■ Text for analysis:
+===+

Press Statement | 26 June, 2017
Bailout Pleas by both Adani and Tata Projects in Mundra
symptom of larger menace;
Government should not acquire liabilities, to waste public money;
Both corporations should be held accountable for the colossal social and environmental impacts.
Mundra, Gujarat: We are not surprised that both Adani and Tata power projects have reached a point where they are looking to rescue their power projects in Mundra. While Adani Power has written to the Government run Gujarat Urja Vikas Nigam (GUVNL) to bail out its Mundra power plant, Tata Power has written to the Centre proposing to sell 51 per cent equity of the ailing asset for a nominal fee of ₹1.
Machimar Adhikar Sangharsh Sangathan (MASS) from the very inception of these projects been stating that they are neither socially and environmentally viable but also makes no economic sense. The projects have, since its inception have been loss generating ones, due to poor planning, unrealistic projection and flouting of rules. In April this year, the Supreme Court declined their plea for tariff revision.
If the colossal social and environmental of these projects, and particularly the impacts on the livelihood loss was properly calculated, the project could have never been viable. That was deliberately not counted and the thousands of fishworkers along the coastline of this project who lost their fishing grounds leaving them in a without any livelihood options were never compensated adequately to try to make these projects economically viable. This has been the contention of MASS ever since the onset of the project to which no heed was paid either by the government or the funders of the project.

+===+

(Items from a data collection)
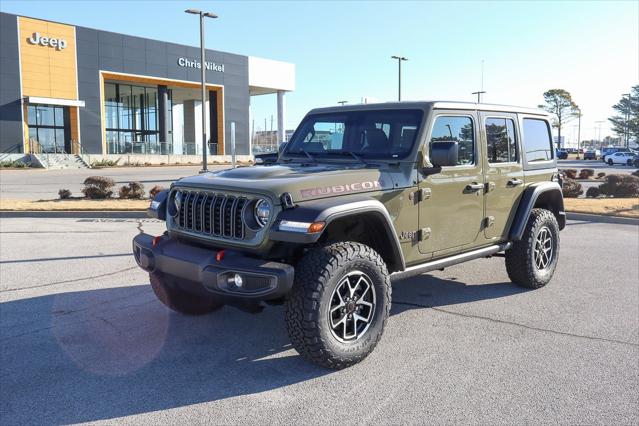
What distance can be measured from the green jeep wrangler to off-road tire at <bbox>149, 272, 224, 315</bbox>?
16 millimetres

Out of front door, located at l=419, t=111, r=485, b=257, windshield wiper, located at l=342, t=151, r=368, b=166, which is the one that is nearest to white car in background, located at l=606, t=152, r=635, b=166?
front door, located at l=419, t=111, r=485, b=257

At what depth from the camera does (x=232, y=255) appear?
3887 millimetres

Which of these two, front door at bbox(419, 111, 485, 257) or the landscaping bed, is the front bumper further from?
the landscaping bed

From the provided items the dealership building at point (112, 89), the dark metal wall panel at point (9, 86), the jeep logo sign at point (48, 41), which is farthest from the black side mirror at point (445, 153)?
the jeep logo sign at point (48, 41)

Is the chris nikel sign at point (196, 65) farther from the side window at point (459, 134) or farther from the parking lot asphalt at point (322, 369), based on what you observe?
the side window at point (459, 134)

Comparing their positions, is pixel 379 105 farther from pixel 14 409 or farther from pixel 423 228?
pixel 14 409

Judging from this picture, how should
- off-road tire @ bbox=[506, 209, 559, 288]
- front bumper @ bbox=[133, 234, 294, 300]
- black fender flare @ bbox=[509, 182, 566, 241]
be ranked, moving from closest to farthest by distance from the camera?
front bumper @ bbox=[133, 234, 294, 300], black fender flare @ bbox=[509, 182, 566, 241], off-road tire @ bbox=[506, 209, 559, 288]

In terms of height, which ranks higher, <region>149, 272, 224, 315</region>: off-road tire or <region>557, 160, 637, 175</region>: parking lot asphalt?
<region>557, 160, 637, 175</region>: parking lot asphalt

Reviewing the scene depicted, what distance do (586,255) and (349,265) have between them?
562 centimetres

+===+

■ Tasks to carry out:
A – Can you rewrite the paragraph of the press statement that begins "Machimar Adhikar Sangharsh Sangathan (MASS) from the very inception" as a brief list that keeps its main facts?
B – In the press statement, replace "corporations" with "companies" in the passage starting with "Press Statement |" and going on through "and environmental impacts.", then give that passage.
C – According to the press statement, what did the Supreme Court decline in April?

■ Results in order:
A –
- From the start, MASS has said the projects are not socially or environmentally viable and make no economic sense.
- The projects have lost money since their inception because of poor planning, unrealistic projections and the flouting of rules.
- In April this year, the Supreme Court declined their plea for tariff revision.

B –
Press Statement | 26 June, 2017
Bailout Pleas by both Adani and Tata Projects in Mundra
symptom of larger menace;
Government should not acquire liabilities, to waste public money;
Both companies should be held accountable for the colossal social and environmental impacts.

C – It declined their plea for tariff revision.